First and foremost, Zootopia is a grand piece of family entertainment. The city itself is magnificently animated, packed with interesting little background details, as well as a series of different boroughs, each one possessing its own unique trait (Sahara Square, the Rainforest District, etc.). The visuals are nothing short of gorgeous, no matter where in the city the story goes. The characters, meanwhile, are incredibly likeable, with Judy proving to be a Disney heroine for the ages, and Nick rising above the level of mere comic sidekick. Each and every supporting character, including a fly-ridden hippie yak voiced by Tommy Chong, is just as well-developed.

There are also plenty of big laughs. Some are very front and center, such as a hilarious scene set at the local DMV, where all the workers are sloths and everything takes ten times as long to do as it should. (Actually, sloths are to this movie what the Martians are to Toy Story and seagulls are to Finding Nemo.) Other jokes are slightly more subliminal, including humorous store names (Targoat instead of Target) and little Easter eggs hidden in the background. There's additionally a level of wit in the concept itself. Having a mystery plot is a refreshing twist. Lots of animated movies about animals have come before, but none have been quite like this.

In the last 40 minutes, Zootopia moves to another, richer level. It introduces a theme of racism that is incredibly appropriate to this day and age. Judy is allowed to join the police department thanks to an affirmative action-type program, yet immediately discriminated against for being a bunny rather than a predatory animal. Chief Bogo views her as not worthy of the opportunity, despite her immense qualifications. Judy has her own prejudices, too, especially when it comes to foxes; she has to learn to trust Nick following a bad encounter with a fox when she was young. The mystery they uncover is rooted in the idea of institutional racism and the fact that people often make emotional judgments about others without considering facts or individual personality. The movie even shows how these types of prejudices cause some groups to attempt to suppress the rights and take away the dignity of other groups, either out of fear or irrational hatred. While that may seem like a huge topic for a family movie to address, Zootopia handles it with an age-appropriate touch. Like many of the best animated films, it refuses to talk down to children and even assumes they are intelligent enough to understand sophisticated concepts.
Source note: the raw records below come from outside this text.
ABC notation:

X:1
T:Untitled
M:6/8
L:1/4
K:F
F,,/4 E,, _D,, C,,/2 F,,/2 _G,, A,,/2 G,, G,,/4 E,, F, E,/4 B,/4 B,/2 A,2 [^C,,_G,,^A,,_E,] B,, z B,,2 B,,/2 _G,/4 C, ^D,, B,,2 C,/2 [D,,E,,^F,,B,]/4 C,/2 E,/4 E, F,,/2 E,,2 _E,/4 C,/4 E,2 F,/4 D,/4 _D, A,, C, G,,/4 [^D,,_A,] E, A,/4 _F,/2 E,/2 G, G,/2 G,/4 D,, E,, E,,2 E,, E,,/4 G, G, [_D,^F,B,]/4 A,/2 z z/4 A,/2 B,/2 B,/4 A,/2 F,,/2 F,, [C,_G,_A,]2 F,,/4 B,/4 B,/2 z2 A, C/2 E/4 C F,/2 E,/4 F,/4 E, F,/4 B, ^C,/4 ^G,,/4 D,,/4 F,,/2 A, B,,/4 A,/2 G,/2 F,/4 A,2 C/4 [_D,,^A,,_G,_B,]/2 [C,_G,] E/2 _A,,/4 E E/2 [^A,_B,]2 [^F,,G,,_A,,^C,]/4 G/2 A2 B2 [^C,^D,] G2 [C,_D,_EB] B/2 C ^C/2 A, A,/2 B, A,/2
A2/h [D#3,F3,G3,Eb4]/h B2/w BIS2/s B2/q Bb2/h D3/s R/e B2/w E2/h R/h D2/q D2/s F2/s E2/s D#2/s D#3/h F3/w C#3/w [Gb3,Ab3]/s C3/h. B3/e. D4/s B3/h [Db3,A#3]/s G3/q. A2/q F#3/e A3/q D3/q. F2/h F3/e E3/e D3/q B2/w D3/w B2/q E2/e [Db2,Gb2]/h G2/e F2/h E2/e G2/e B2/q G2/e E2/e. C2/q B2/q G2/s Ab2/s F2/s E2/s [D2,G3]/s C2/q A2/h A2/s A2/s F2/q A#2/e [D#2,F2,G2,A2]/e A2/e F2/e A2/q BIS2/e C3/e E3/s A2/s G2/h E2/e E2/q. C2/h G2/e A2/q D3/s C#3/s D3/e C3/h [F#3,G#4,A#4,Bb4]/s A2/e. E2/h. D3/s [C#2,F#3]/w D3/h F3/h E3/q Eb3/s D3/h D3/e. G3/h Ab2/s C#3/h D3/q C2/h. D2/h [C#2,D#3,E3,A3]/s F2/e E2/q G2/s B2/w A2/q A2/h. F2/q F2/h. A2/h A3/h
There is not a level on which this movie doesn't work. It's fresh, it's funny, it's smart, and it's the kind of thing that will help children look at an important issue in a morally correct fashion. Best of all, it's entertaining from start to finish. Zootopia is to 2016 what Inside Out was to 2015: a next-level animated feature that gives kids something of substance while simultaneously showing them a really good time.

( out of four)

Zootopia is rated PG for some thematic elements, rude humor and action. The running time is 1 hour and 48 minutes.